REQUIREMENT: Would you repeat the entries beneath, with nothing changed?

TASK INPUT:
= = =

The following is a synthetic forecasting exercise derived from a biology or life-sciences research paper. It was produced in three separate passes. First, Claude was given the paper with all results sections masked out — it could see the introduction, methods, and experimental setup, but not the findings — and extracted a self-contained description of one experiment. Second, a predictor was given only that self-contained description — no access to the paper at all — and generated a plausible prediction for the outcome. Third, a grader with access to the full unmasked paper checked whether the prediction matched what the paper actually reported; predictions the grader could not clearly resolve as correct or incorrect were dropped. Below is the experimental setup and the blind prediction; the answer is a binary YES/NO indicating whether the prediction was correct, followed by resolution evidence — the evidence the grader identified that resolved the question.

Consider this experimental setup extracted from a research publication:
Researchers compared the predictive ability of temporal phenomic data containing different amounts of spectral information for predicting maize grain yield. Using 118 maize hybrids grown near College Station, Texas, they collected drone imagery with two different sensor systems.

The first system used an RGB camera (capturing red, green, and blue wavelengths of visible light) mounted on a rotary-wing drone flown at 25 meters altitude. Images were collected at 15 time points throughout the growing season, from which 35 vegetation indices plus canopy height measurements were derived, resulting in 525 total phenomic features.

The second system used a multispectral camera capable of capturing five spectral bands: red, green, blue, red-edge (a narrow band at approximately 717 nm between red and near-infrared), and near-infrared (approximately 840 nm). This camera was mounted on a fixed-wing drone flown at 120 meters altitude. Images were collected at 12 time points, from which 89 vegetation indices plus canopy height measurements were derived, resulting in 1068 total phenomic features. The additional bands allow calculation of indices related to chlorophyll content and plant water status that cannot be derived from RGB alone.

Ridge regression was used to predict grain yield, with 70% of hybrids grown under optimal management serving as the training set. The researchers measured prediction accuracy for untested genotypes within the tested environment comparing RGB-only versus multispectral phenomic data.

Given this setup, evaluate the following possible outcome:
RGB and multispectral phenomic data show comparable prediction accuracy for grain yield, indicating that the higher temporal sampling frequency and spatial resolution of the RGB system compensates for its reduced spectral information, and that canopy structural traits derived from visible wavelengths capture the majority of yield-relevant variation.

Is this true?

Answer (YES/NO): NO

= = =

RESULT BELOW:
The following is a synthetic forecasting exercise derived from a biology or life-sciences research paper. It was produced in three separate passes. First, Claude was given the paper with all results sections masked out — it could see the introduction, methods, and experimental setup, but not the findings — and extracted a self-contained description of one experiment. Second, a predictor was given only that self-contained description — no access to the paper at all — and generated a plausible prediction for the outcome. Third, a grader with access to the full unmasked paper checked whether the prediction matched what the paper actually reported; predictions the grader could not clearly resolve as correct or incorrect were dropped. Below is the experimental setup and the blind prediction; the answer is a binary YES/NO indicating whether the prediction was correct, followed by resolution evidence — the evidence the grader identified that resolved the question.

Consider this experimental setup extracted from a research publication:
Researchers compared the predictive ability of temporal phenomic data containing different amounts of spectral information for predicting maize grain yield. Using 118 maize hybrids grown near College Station, Texas, they collected drone imagery with two different sensor systems.

The first system used an RGB camera (capturing red, green, and blue wavelengths of visible light) mounted on a rotary-wing drone flown at 25 meters altitude. Images were collected at 15 time points throughout the growing season, from which 35 vegetation indices plus canopy height measurements were derived, resulting in 525 total phenomic features.

The second system used a multispectral camera capable of capturing five spectral bands: red, green, blue, red-edge (a narrow band at approximately 717 nm between red and near-infrared), and near-infrared (approximately 840 nm). This camera was mounted on a fixed-wing drone flown at 120 meters altitude. Images were collected at 12 time points, from which 89 vegetation indices plus canopy height measurements were derived, resulting in 1068 total phenomic features. The additional bands allow calculation of indices related to chlorophyll content and plant water status that cannot be derived from RGB alone.

Ridge regression was used to predict grain yield, with 70% of hybrids grown under optimal management serving as the training set. The researchers measured prediction accuracy for untested genotypes within the tested environment comparing RGB-only versus multispectral phenomic data.

Given this setup, evaluate the following possible outcome:
RGB and multispectral phenomic data show comparable prediction accuracy for grain yield, indicating that the higher temporal sampling frequency and spatial resolution of the RGB system compensates for its reduced spectral information, and that canopy structural traits derived from visible wavelengths capture the majority of yield-relevant variation.

Is this true?

Answer (YES/NO): NO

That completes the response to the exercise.